Below are entries to be transcribed exactly; exclude the pictures from the copy.

★ ★ ★ ★

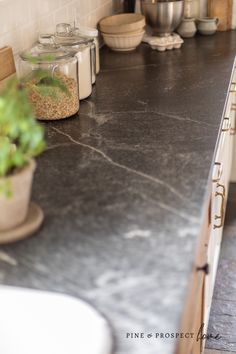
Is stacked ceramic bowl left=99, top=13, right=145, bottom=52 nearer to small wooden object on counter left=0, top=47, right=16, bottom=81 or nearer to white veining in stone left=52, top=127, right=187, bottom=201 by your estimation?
small wooden object on counter left=0, top=47, right=16, bottom=81

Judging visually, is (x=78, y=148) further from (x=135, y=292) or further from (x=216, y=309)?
(x=216, y=309)

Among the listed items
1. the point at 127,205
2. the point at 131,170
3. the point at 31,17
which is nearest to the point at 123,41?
the point at 31,17

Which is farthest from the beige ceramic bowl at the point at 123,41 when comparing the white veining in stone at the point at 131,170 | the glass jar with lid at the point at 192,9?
the white veining in stone at the point at 131,170

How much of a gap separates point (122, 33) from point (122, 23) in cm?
19

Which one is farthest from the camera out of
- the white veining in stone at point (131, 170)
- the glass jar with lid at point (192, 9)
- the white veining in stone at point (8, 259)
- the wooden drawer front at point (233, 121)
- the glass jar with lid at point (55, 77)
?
the glass jar with lid at point (192, 9)

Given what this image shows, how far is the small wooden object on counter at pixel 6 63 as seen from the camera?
1.58 m

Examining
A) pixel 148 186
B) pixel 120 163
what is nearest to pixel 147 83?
pixel 120 163

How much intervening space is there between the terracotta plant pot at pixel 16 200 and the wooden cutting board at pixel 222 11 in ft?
6.98

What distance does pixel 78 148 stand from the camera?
1.41 metres

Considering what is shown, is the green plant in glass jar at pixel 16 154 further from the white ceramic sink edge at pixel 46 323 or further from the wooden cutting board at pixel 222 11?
the wooden cutting board at pixel 222 11

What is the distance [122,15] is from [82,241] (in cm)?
185

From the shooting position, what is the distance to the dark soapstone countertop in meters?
0.85

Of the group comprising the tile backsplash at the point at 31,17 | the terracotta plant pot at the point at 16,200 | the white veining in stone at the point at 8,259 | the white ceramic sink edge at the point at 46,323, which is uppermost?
the tile backsplash at the point at 31,17

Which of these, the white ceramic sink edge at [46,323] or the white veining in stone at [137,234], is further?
the white veining in stone at [137,234]
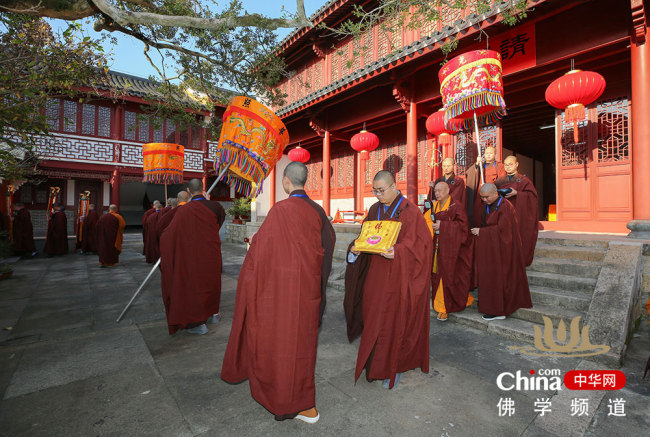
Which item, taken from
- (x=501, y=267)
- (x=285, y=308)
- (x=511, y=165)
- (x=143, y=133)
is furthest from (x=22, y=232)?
(x=511, y=165)

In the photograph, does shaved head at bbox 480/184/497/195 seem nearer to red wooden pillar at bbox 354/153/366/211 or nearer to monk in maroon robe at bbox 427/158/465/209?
monk in maroon robe at bbox 427/158/465/209

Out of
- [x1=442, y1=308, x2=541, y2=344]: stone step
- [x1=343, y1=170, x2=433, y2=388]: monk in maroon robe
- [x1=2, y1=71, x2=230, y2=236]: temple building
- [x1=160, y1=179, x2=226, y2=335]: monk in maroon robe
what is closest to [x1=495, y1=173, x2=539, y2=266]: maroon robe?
[x1=442, y1=308, x2=541, y2=344]: stone step

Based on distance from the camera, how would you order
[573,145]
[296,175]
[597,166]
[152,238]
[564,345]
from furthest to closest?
[152,238], [573,145], [597,166], [564,345], [296,175]

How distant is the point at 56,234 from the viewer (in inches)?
391

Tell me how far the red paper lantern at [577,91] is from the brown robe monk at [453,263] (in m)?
2.71

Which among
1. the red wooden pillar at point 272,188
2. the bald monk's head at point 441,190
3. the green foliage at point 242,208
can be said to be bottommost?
the bald monk's head at point 441,190

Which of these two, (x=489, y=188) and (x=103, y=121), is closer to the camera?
(x=489, y=188)

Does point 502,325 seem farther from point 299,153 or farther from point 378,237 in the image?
point 299,153

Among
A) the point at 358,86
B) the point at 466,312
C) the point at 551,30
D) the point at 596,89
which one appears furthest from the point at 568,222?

★ ★ ★ ★

__Response to the exercise__
Is stacked ceramic bowl left=99, top=13, right=145, bottom=52 nearer to small wooden object on counter left=0, top=47, right=16, bottom=81 or nearer to white veining in stone left=52, top=127, right=187, bottom=201 by your estimation?
small wooden object on counter left=0, top=47, right=16, bottom=81

Judging visually, is (x=78, y=148) further from (x=135, y=292) or further from (x=216, y=309)?
(x=216, y=309)

Among the listed items
1. the point at 127,205
2. the point at 131,170
3. the point at 31,17
which is nearest to the point at 123,41?
the point at 31,17

Which is farthest from the beige ceramic bowl at the point at 123,41 when comparing the white veining in stone at the point at 131,170 | the glass jar with lid at the point at 192,9?
the white veining in stone at the point at 131,170

How much of a gap separates point (122, 33) from point (122, 23) in cm?
19

Which one is farthest from the camera out of
- the white veining in stone at point (131, 170)
- the glass jar with lid at point (192, 9)
- the white veining in stone at point (8, 259)
- the wooden drawer front at point (233, 121)
- the glass jar with lid at point (55, 77)
?
the glass jar with lid at point (192, 9)

Given what this image shows, how far is the small wooden object on counter at pixel 6 63 as seen from the camera?
1.58 m

Examining
A) pixel 148 186
B) pixel 120 163
what is nearest to pixel 147 83?
pixel 120 163

How much intervening space is there between the terracotta plant pot at pixel 16 200 and the wooden cutting board at pixel 222 11 in ft?
6.98

What distance does pixel 78 148 stand from the camera?
1.41 metres

Considering what is shown, is the green plant in glass jar at pixel 16 154 further from the white ceramic sink edge at pixel 46 323 or further from the wooden cutting board at pixel 222 11?
the wooden cutting board at pixel 222 11

What is the distance [122,15] is from [82,241] (in cm)?
185

From the shooting position, what is the distance to the dark soapstone countertop in meters?
0.85

Of the group comprising the tile backsplash at the point at 31,17 | the terracotta plant pot at the point at 16,200 | the white veining in stone at the point at 8,259 | the white ceramic sink edge at the point at 46,323, which is uppermost?
the tile backsplash at the point at 31,17

Which of these, the white ceramic sink edge at [46,323] or the white veining in stone at [137,234], is further?
the white veining in stone at [137,234]
Which item, taken from
- (x=501, y=267)
- (x=285, y=308)
- (x=511, y=165)
- (x=143, y=133)
is furthest from (x=22, y=232)?
(x=511, y=165)

In the photograph, does shaved head at bbox 480/184/497/195 seem nearer to red wooden pillar at bbox 354/153/366/211 or nearer to monk in maroon robe at bbox 427/158/465/209?
monk in maroon robe at bbox 427/158/465/209

Out of
- [x1=442, y1=308, x2=541, y2=344]: stone step
- [x1=343, y1=170, x2=433, y2=388]: monk in maroon robe
- [x1=2, y1=71, x2=230, y2=236]: temple building
- [x1=160, y1=179, x2=226, y2=335]: monk in maroon robe
what is closest to [x1=495, y1=173, x2=539, y2=266]: maroon robe?
[x1=442, y1=308, x2=541, y2=344]: stone step

Based on distance from the camera, how would you order
[573,145]
[296,175]
[597,166]
[152,238]
[564,345]
from furthest to closest?
[152,238], [573,145], [597,166], [564,345], [296,175]

How distant is the point at 56,234 from the viewer (in inches)?
391

Tell me how far the red paper lantern at [577,91] is from the brown robe monk at [453,263] (in m)?
2.71

Which among
1. the red wooden pillar at point 272,188
2. the bald monk's head at point 441,190
3. the green foliage at point 242,208
can be said to be bottommost?
the bald monk's head at point 441,190

Which of these two, (x=489, y=188) and (x=103, y=121), is closer to the camera?
(x=489, y=188)

Does point 502,325 seem farther from point 299,153 or farther from point 378,237 in the image?
point 299,153

Among
A) the point at 358,86
B) the point at 466,312
C) the point at 551,30
D) the point at 596,89
which one appears furthest from the point at 568,222?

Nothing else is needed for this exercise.